Extracting hypotheses and their supporting statistical evidence from full-text scientific articles is challenging due to document length and the distribution of scientific arguments across sections. This paper proposes a two-stage retrieve-and-extract pipeline that first links an abstract finding to its corresponding hypothesis, then extracts the statistical evidence supporting that hypothesis. Through controlled ablations varying context quantity ($k \in \{5, 10, 20\}$), retrieval quality (standard RAG, reranking, fine-tuned retriever), and oracle paragraph settings, the authors demonstrate that hypothesis extraction is primarily bounded by retrieval quality, while evidence extraction faces persistent extractor limitations even with perfect paragraph selection.

This paper formalizes the transformer context window as an I/O page and proves that tool-augmented agents with indexed external memory achieve exponential retrieval cost savings over sequential scanning: $\mathcal{O}(\log_b N)$ versus $\Omega(N)$ page reads. The authors validate these predictions experimentally across three content types and identify "parametric memory competition" as a failure mode where models bypass retrieval protocols for familiar content.

LongCat-Flash-Prover is a 560B-parameter MoE open-source model targeting native formal reasoning in Lean4. The core innovation is decomposing formal theorem proving into three agentic capabilities—auto-formalization, sketching, and proving—trained via a Hybrid-Experts Iteration Framework and a novel RL algorithm called HisPO. The work claims state-of-the-art results on MiniF2F-Test (97.1%), ProverBench (70.8%), and PutnamBench (41.5%) with remarkably low inference budgets compared to prior open-source provers.

This paper addresses selection bias (position and label bias) in large language models during discrete-choice tasks like multiple-choice questions and pairwise evaluation. The authors propose Permutation-Aware GRPO (PA-GRPO), which extends Group Relative Policy Optimization by treating different permutations of the same question as a single training group rather than independent instances. The method enforces semantic consistency across permutations through two mechanisms: a cross-permutation advantage that computes rewards relative to the group mean, and a consistency-aware reward that penalizes disagreement across permutations. Experiments across seven benchmarks and three models (Llama-3.1-8B, Qwen3-8B, Qwen3-32B) demonstrate that PA-GRPO reduces selection bias while maintaining accuracy.

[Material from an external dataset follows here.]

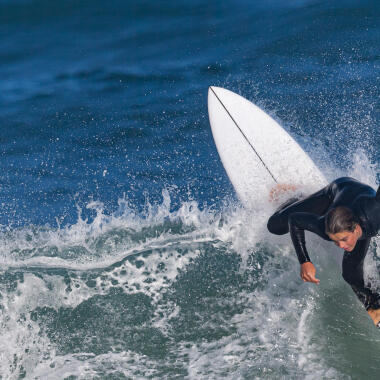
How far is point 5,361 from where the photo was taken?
16.5ft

This paper investigates why compressing different weight matrices in transformers leads to wildly different outcomes—from negligible impact to 20,000× perplexity increases. The authors map this structural sensitivity across five architectures, revealing that early-layer MLP up-projections are catastrophically fragile while value projections are nearly free to compress. Using Lyapunov stability theory, they explain how residual connections contract errors, and they provide machine-checked formal bounds in Lean 4 to guarantee per-matrix approximation quality.

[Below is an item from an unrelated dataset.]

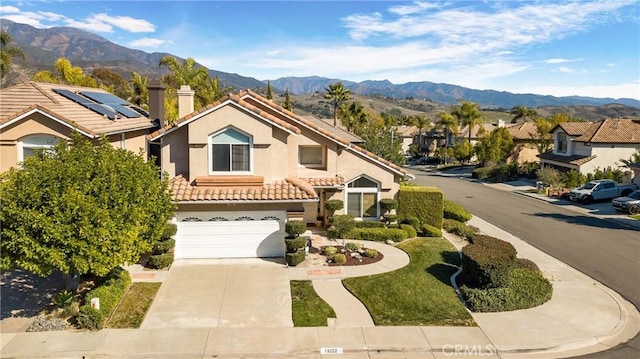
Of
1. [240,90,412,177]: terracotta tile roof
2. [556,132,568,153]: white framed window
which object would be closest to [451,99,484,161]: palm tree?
[556,132,568,153]: white framed window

NVIDIA introduces Nemotron 3, a family of open language models (Nano, Super, Ultra) built on a hybrid Mamba-Transformer MoE architecture. The core innovation is using selective attention layers combined with Mamba-2 state space layers to achieve high throughput while maintaining accuracy. Key technical contributions include LatentMoE (dimensionality-reduced expert routing), NVFP4 training for efficiency, and multi-environment RL post-training. The paper positions these models as optimized for agentic AI with up to 1M token contexts and granular inference-time reasoning budget control.